All centrifuges must be balanced or they will be unstable and will not spin at the correct speed. To balance a centrifuge, tubes are symmetrically arranged around the center. An odd number of tubes can be balanced with empty tubes or “balance” tubes filled with water (always label the ALL tubes appropriately). It is a good practice to tubes always place the tubes in the centrifuge such that the hinges face outward. This way, you will know that the pellet forms directly below the hinge of the microcentrigue tube which helps when the pellet is small and difficult to see.

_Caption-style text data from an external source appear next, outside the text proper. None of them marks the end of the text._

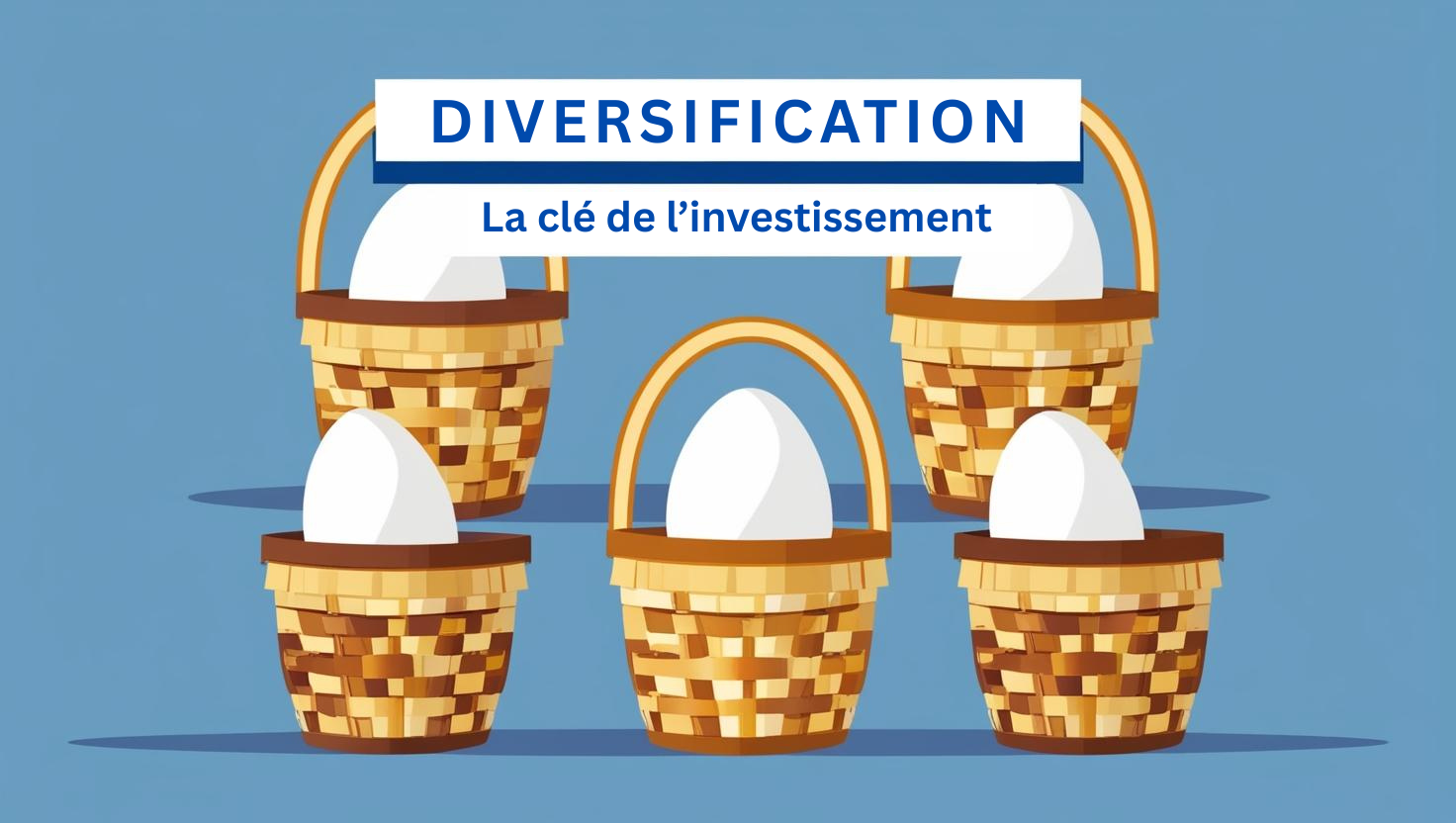 Quatre paniers en osier contenant chacun un œuf, sous le titre « Diversification, la clé de l'investissement »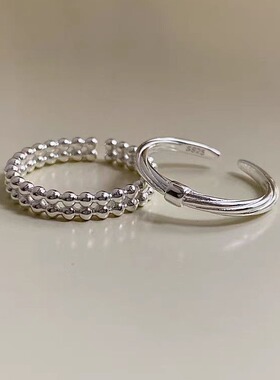 日系coss kokos925银双层圆珠戒指女简约时尚个性麻花开口戒高级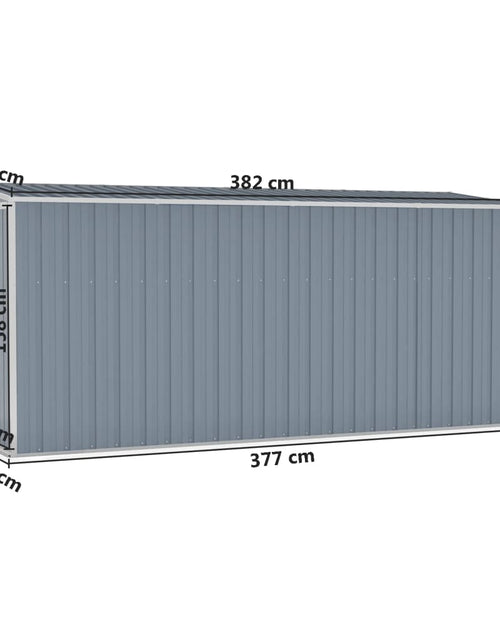 Загрузите изображение в средство просмотра галереи, Șopron grădină/montaj perete gri 118x382x178 cm oțel zincat
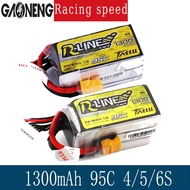 Tattu R-Line 1.0 LiPo 1300mAh 14.8V 18.5V 22.2V 95C 4S 5S 6S Lipo Battery Pack With XT60 Plug for RC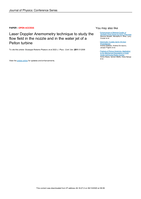 Laser Doppler Anemometry technique to study the flow field in the nozzle and in the water jet of a Pelton turbine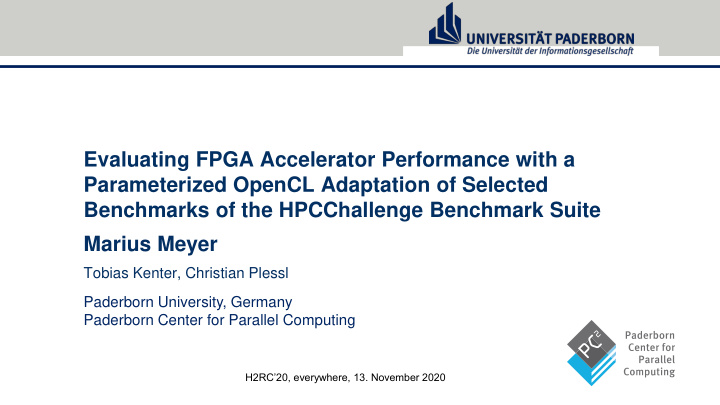 parameterized opencl adaptation of selected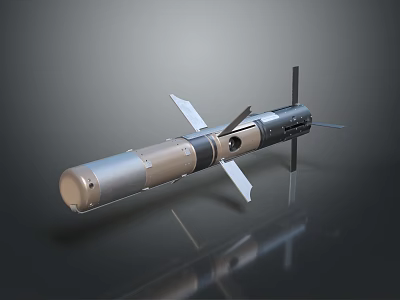 Modern Military Guided Missile With Aerodynamic Body Warhead And Tail Fins 3d model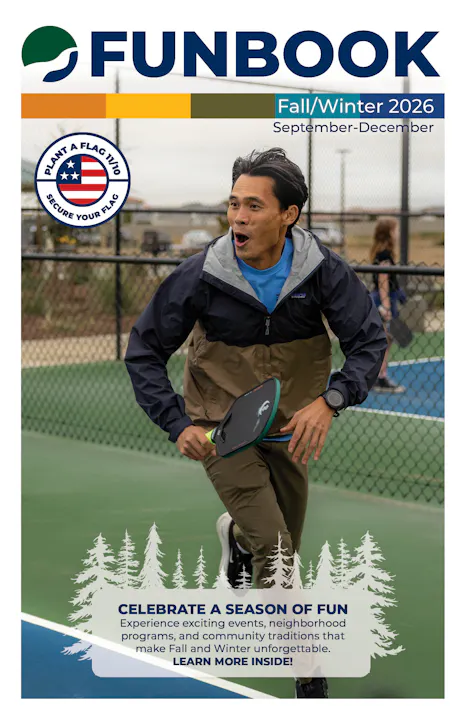 The image features a man playing pickleball with text promoting a Fall/Winter 2026 community fun guide and events.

7.3.1 Experimental procedures

  1. Obtain an empty microcentrifuge tube.
  2. Label your tube.
  3. Transfer 200 µL of distilled water to the microcentrifuge tube.
  4. One by one, put your tubes into the centrifuge with the hinge facing outward.
  5. Make sure that the centrifuge is properly balanced.
  6. Spin the tubes at 10,000 rpm for 30 seconds.
  7. Open the microcentrifuge and remove your tube.
  8. Discard your tube and clean up your bench.

7.4 Review Questions

  1. What type of pipette do you choose for pipetting small volumes?
  2. How do you determine what size pipette to use?
  3. Why is it important to balance centrifuges?
  4. How do you balance a centrifuge when loading it?